** EXCERPTED PASSAGE **
..........

Remember those fears about slowing growth in China and the continued sluggishness in Japan?
Economic data out this week suggest it may be time for more optimism.
Let’s start with China: Over the weekend, the country said its trade growth picked up again in August, with exports growing 7.2% on the year. That was well above the 5.1% growth in July and beat economists’ average expectations for growth of 5.5%. In addition, the trade surplus widened to $28.6 billion from $17.8 billion the previous month.1
That news coincided with a report that China’s consumer prices climbed 2.6% in August from a year earlier. More importantly, perhaps, producer prices fell only 1.6%, which was narrower than both economists’ expectations and the 2.3% drop the previous month. The news was seen as a boost for the view that producer prices, which have been down for five straight months, may have reached their bottom in July.2
On Monday, it was a trio of strong reports that beat expectations: annual industrial output rose 10.4% in August, while retail sales increased 13.4%. Finally, China said fixed-asset investment surged 20.3% in the first eight months of the year.3
All of these numbers have predictions of an economic “hard landing” in a more precarious position. BofAML said in a research note on Tuesday that it now saw a “clear upside risk” to its 7.6% growth forecast for this year’s third quarter – and for its 7.6% GDP forecast for all of 2013.4
The strong data hasn’t been limited to China, however. Japan reported over the weekend that its economy expanded much faster than initially expected in the second quarter, adding to signs of a growing recovery in that country is finally taking hold in the wake of new aggressive monetary policies by Prime Minister Shinzo Abe and the Bank of Japan.5
The decision to award Tokyo the 2020 Summer Olympics also didn’t hurt the good feelings, and could conceivably work as another factor that drives the country’s spending this decade.

..........

** WHAT TO DO **
In the article on economic data from China and Japan, what was China's trade surplus in August?

..........

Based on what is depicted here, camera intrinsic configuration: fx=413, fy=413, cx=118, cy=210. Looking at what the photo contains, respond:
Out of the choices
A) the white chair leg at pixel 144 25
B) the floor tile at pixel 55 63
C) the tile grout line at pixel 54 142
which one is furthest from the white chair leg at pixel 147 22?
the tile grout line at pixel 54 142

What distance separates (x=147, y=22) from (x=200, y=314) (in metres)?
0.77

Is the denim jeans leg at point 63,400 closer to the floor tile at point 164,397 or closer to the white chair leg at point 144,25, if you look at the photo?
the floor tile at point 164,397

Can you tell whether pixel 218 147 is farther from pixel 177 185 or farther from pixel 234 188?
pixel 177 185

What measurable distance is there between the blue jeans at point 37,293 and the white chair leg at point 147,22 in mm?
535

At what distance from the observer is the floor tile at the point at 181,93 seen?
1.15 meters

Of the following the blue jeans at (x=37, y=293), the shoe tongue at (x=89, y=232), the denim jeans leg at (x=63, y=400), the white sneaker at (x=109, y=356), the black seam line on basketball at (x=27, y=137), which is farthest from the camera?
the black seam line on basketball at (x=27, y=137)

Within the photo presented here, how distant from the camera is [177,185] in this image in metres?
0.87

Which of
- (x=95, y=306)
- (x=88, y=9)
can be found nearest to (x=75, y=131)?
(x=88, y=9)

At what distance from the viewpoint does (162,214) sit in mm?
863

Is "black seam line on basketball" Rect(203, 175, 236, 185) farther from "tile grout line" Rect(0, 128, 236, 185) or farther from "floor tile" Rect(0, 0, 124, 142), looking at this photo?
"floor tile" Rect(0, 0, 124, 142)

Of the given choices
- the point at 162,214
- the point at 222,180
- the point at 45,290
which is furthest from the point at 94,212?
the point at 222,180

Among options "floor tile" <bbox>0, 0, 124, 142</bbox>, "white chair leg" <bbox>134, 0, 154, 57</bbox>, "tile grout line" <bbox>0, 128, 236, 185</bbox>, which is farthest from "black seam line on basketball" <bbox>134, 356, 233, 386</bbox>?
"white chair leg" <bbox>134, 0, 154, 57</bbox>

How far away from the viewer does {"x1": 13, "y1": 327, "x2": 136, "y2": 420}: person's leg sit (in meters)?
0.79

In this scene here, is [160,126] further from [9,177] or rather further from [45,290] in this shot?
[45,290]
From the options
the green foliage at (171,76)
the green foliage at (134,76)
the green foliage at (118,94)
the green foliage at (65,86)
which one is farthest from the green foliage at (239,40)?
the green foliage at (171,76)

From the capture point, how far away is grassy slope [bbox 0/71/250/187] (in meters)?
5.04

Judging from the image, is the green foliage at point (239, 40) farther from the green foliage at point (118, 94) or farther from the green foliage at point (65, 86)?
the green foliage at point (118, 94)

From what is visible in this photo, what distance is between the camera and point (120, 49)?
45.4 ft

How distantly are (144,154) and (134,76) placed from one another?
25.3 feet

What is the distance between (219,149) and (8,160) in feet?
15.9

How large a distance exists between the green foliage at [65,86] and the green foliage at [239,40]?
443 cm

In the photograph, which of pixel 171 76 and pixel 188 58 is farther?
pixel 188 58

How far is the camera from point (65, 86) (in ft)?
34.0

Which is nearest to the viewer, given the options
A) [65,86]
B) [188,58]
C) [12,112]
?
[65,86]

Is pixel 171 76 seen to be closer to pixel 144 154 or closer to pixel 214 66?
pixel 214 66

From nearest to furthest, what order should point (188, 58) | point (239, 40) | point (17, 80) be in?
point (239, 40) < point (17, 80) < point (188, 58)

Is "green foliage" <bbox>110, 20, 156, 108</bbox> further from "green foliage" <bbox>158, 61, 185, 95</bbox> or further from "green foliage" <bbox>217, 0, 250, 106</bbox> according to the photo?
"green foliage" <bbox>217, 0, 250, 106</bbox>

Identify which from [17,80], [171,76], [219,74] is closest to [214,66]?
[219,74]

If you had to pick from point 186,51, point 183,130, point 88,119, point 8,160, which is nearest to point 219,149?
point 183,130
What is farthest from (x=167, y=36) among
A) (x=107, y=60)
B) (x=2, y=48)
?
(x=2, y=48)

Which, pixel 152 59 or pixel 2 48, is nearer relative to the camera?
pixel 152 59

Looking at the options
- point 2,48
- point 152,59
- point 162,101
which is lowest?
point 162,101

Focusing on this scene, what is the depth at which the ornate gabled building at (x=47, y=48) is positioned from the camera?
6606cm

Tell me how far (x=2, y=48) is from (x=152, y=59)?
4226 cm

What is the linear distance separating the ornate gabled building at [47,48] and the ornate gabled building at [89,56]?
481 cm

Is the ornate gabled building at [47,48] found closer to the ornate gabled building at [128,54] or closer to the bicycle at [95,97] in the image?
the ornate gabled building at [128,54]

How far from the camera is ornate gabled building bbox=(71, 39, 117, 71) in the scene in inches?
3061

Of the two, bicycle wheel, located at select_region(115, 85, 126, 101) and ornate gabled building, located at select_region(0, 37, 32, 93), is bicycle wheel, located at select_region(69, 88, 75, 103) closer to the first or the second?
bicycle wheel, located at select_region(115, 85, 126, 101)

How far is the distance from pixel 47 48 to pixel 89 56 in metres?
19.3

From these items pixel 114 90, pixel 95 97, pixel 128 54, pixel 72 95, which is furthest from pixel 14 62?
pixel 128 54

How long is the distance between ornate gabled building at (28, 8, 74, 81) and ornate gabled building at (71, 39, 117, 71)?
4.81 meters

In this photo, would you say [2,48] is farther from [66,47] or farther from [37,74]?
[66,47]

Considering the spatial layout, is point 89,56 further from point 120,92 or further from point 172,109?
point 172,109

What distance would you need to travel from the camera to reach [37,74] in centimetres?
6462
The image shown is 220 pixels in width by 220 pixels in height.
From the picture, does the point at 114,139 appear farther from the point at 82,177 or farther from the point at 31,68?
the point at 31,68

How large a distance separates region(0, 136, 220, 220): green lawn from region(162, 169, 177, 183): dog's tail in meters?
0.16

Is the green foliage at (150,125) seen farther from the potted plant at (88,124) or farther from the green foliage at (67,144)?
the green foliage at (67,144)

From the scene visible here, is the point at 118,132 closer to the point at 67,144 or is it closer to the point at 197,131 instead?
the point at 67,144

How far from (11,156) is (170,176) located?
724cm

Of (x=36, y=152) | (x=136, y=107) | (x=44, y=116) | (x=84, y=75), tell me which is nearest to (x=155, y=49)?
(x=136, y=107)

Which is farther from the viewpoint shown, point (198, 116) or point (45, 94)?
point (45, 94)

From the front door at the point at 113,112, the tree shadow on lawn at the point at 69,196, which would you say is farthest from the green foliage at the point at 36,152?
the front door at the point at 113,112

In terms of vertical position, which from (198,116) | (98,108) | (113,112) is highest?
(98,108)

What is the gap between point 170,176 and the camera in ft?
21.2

..........

** REPLY **
$28.6 billion, up from $17.8 billion the previous month.